### TO DO
When you reach the line with "Bien vendu : Maison" in the listing below, transcribe it and each line after it up to and including the line with "LIKE A BOSS In My Alt Account", exactly and with nothing else.

### ENTRIES SHOWN
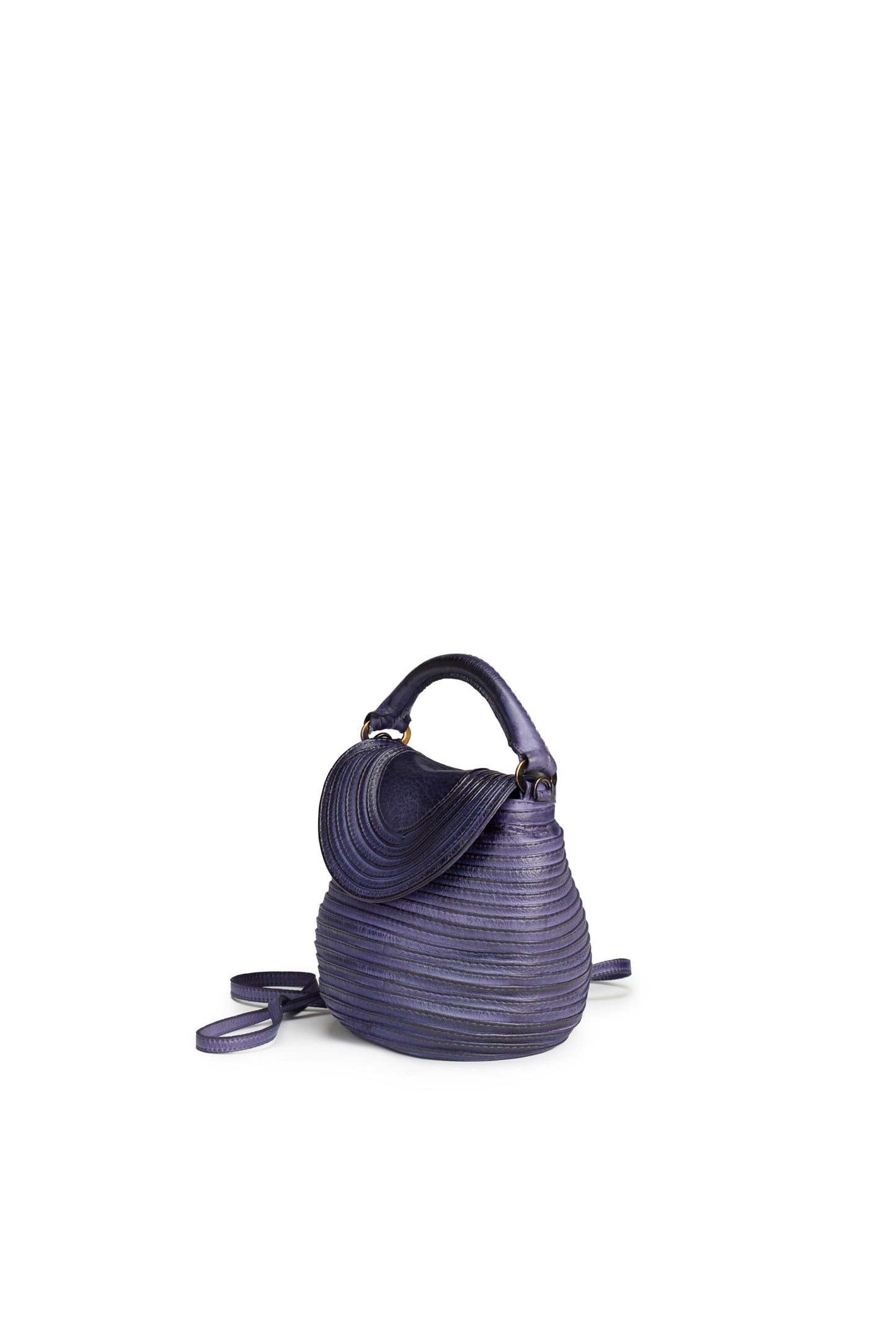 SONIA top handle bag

---

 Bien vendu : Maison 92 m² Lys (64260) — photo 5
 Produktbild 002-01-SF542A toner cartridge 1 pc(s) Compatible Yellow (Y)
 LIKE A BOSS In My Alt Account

### OUTPUT FOR THIS EXERCISE
 Bien vendu : Maison 92 m² Lys (64260) — photo 5
 Produktbild 002-01-SF542A toner cartridge 1 pc(s) Compatible Yellow (Y)
 LIKE A BOSS In My Alt Account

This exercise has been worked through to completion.